--- Passage for review ---

+---+

Kiki’s Delivery Service (1989)
Director: Hayao Miyazaki
Screenwriter: Hayao Miyazaki
Starring: Minami Takayama, Rei Sakuma, Kappei Yamaguchi, Keiko Toda, Minami Takayama, Mieko Nobusawa
Kiki’s Delivery Service is a lovely big hug in movie form.
Studio Ghibli maestro Hayao Miyazaki seems to have two primary storytelling modes: wondrous adventures to ponder and make you think (Princess Mononoke, Laputa: Castle in the Sky) and wondrous adventures to comfort and make you feel (My Neighbour Totoro, Ponyo) – Kiki certainly belongs in the latter category.
A near plotless coming-of-age fantasy, Kiki follows the titular young trainee witch (Minami Takayama) doing odd jobs and delivering packages for a coastal town over the course of her first year of living and working independently. Up until the final fifteen minutes or so, the most eventful thing to occur is that Kiki catches a bad head cold from flying her broom in a storm.

+---+

--- Source material ---

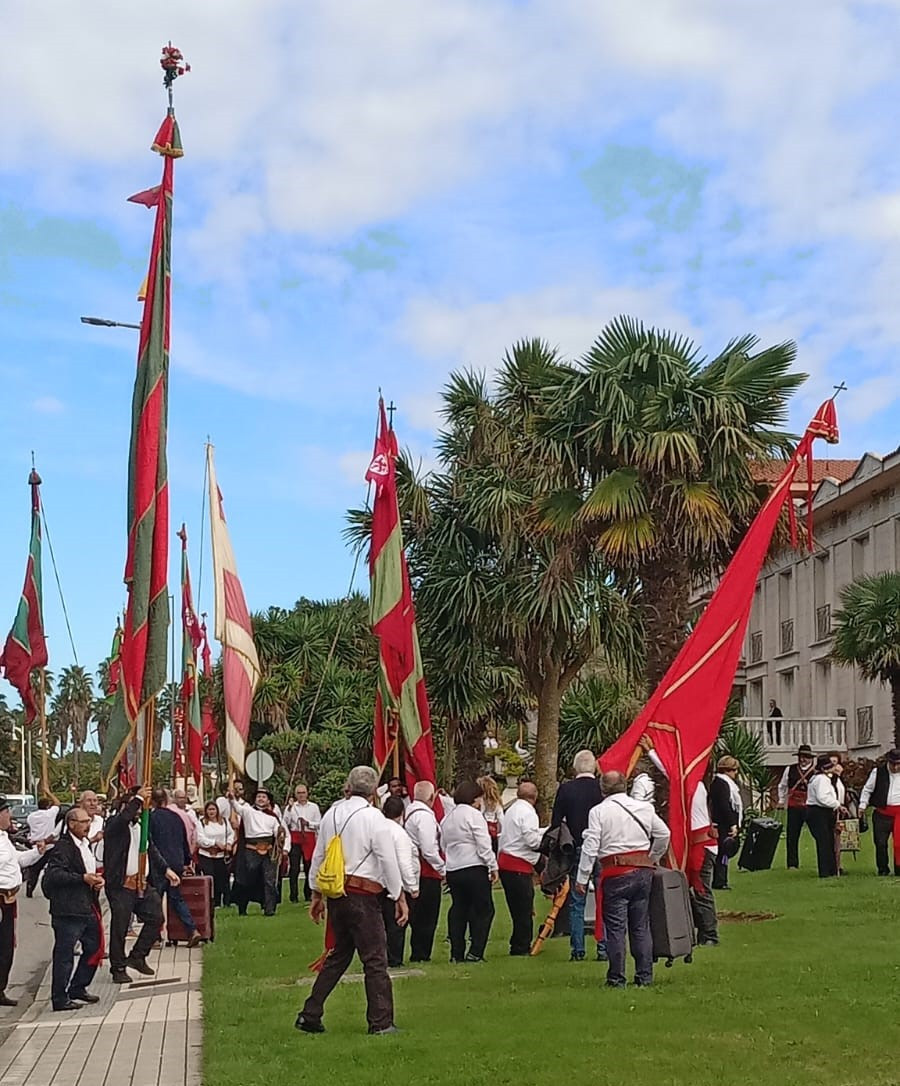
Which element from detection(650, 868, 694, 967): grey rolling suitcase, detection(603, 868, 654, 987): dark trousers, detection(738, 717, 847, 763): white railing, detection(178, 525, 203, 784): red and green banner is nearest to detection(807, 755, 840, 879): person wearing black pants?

+---+

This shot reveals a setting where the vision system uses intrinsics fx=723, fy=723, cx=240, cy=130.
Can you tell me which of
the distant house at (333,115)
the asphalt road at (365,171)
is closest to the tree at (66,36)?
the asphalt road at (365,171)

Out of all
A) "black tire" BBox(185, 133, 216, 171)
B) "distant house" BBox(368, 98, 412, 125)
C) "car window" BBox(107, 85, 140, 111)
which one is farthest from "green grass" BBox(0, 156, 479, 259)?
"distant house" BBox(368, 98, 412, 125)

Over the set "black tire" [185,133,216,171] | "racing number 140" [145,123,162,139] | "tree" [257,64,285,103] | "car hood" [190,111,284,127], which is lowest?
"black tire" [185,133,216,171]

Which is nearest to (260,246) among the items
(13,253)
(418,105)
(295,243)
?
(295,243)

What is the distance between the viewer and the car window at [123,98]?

+---+

--- To do ---
a: Answer these about the review of Kiki's Delivery Service:
(i) Who wrote the screenplay?
(ii) Which of the two storytelling modes does the review say Kiki belongs to?
(iii) What causes Kiki to catch a bad head cold?
b: Quote the part of the review of Kiki's Delivery Service that opens with the words containing "Studio Ghibli maestro" and closes with "in a storm.".
The rows aren't needed here.

--- Responses ---
a:
(i) Hayao Miyazaki
(ii) Wondrous adventures to comfort and make you feel
(iii) Flying her broom in a storm

b:
Studio Ghibli maestro Hayao Miyazaki seems to have two primary storytelling modes: wondrous adventures to ponder and make you think (Princess Mononoke, Laputa: Castle in the Sky) and wondrous adventures to comfort and make you feel (My Neighbour Totoro, Ponyo) – Kiki certainly belongs in the latter category.
A near plotless coming-of-age fantasy, Kiki follows the titular young trainee witch (Minami Takayama) doing odd jobs and delivering packages for a coastal town over the course of her first year of living and working independently. Up until the final fifteen minutes or so, the most eventful thing to occur is that Kiki catches a bad head cold from flying her broom in a storm.